» Problem statement
In the entries that follow, repeat exactly the lines from the one that has "NuTrópica EggMax 500g" through the one that has "(BEIKE6&MIAN Waving Maryland", but omit pictures.

» Source material
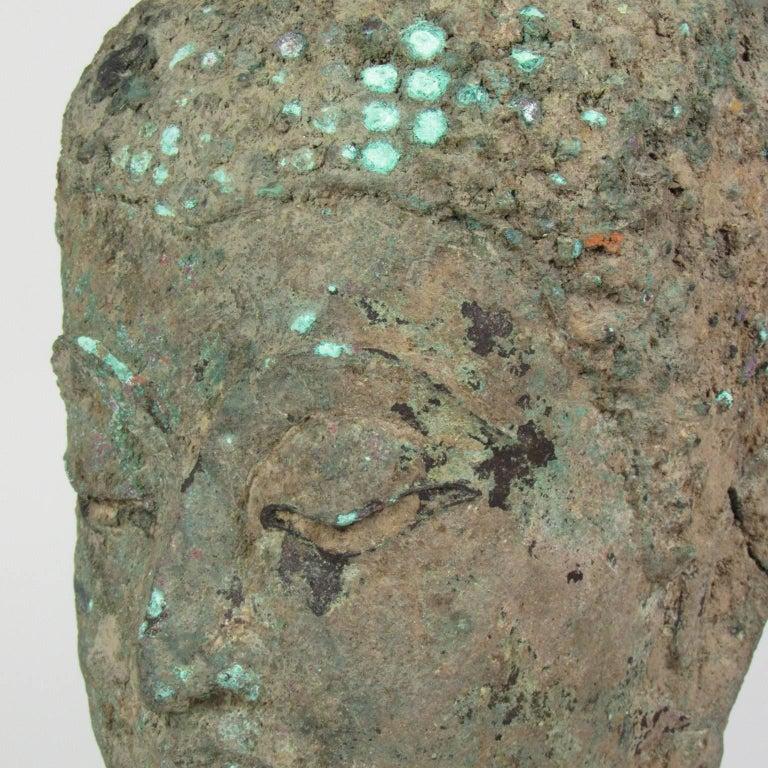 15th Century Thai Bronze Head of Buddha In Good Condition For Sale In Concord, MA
---
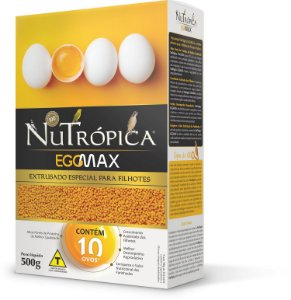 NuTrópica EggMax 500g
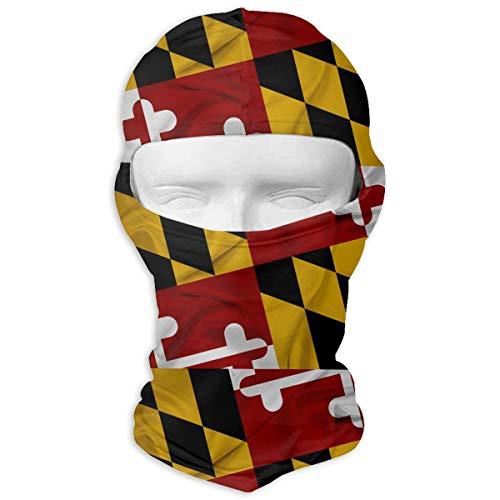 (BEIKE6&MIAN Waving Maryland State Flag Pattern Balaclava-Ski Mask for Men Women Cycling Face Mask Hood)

» Solved problem
 NuTrópica EggMax 500g
 (BEIKE6&MIAN Waving Maryland State Flag Pattern Balaclava-Ski Mask for Men Women Cycling Face Mask Hood)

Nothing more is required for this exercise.